うつろな心。うつろな心はうつろな家に棲んでいる。麦野早織(安藤サクラ)と息子湊(黒川想矢)の家は、やけに音が響く。まるで、どこかに朽ちた洞(うろ)があるみたいだ。湖のほとりの町の中心部で火事が起きている。燃えている。古い雑居ビルの看板が、一枚、一枚、剥がれ落ちる。それを家から眺める湊が、ベランダの上のほうに飛びつくと、早織は「やー、落ちないでよ」と口早に注意し、息子が位置を変えるのを無意識に確かめる。
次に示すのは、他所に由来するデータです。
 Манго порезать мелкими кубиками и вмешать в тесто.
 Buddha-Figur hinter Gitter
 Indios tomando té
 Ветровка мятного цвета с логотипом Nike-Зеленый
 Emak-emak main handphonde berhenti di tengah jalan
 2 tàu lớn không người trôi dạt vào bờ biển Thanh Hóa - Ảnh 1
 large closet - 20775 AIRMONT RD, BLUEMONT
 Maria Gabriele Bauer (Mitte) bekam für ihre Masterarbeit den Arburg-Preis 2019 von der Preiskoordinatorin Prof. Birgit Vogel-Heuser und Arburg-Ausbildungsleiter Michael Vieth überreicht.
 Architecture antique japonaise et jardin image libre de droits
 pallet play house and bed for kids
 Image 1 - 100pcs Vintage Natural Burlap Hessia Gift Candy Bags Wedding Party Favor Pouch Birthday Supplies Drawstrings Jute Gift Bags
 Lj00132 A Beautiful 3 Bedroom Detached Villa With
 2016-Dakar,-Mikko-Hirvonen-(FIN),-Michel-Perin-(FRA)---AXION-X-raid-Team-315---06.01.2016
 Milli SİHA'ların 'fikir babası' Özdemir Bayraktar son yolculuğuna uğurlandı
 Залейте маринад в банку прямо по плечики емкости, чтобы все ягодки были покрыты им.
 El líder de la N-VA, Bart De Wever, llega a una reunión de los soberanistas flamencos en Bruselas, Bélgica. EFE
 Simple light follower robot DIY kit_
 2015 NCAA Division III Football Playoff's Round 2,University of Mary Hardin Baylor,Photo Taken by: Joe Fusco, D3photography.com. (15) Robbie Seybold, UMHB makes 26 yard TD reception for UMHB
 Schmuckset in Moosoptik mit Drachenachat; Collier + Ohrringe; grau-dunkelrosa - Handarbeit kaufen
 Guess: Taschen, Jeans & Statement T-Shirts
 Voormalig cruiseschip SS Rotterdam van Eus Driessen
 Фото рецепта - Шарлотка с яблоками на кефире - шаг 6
 湊が学校で保利先生(永山瑛太)に打(ぶ)たれたと確信した早織は、学校に乗り込む。最初は普段着で、それからスーツで。学校もまた、うつろな音を立てている。マニュアル通りの応対、心のない謝罪。金管楽器が、どこかで悲鳴のように鈍く鳴り、「うつろ」の苦しみをはっきり申し立てる。つらい。でも目が離せないのさ。

 この映画、「うつろ」の用箪笥みたいだ。引き出しには一つずつ、「早織」「保利」「伏見校長(田中裕子)」などと名札が付いていて、すべてが引き出されてまき散らされると、いましも「うつろ」に食われそうになっていた二人の少年(湊と依里〈柊木陽太〉)の姿に、はっきりとピントが合ってくる。誰もが誰かに「期待」する。次第にあるべき姿を決めてくる。ほんとは「やー、落ちないでよ」(生きていて)、最小限でいいはずなのにね、それがいつか強制になり互いをがんじがらめにする。そこに心はない。うつろだね。空洞こそが怪物、空洞こそが苦しみだ。

 役者は誰がいいとかいう次元でなく、映画の力で「うつろ」を現出することに成功している。誰の目からも事態が眺められるとこがすごい。

 だけど問題は、坂本龍一の美しく調和的な旋律が、あんまり早く出てくるところかな。坂本龍一が「えっ、ここで?」っていうんじゃない?いわない?指定?私は言うよ。あとになるほど出すのが難しいような気もするけど、あそこは早すぎる。画面の緊張が途切れちゃったよ。あと宣伝で血がポタっと落ちるのを見て、すごーくびびっていました。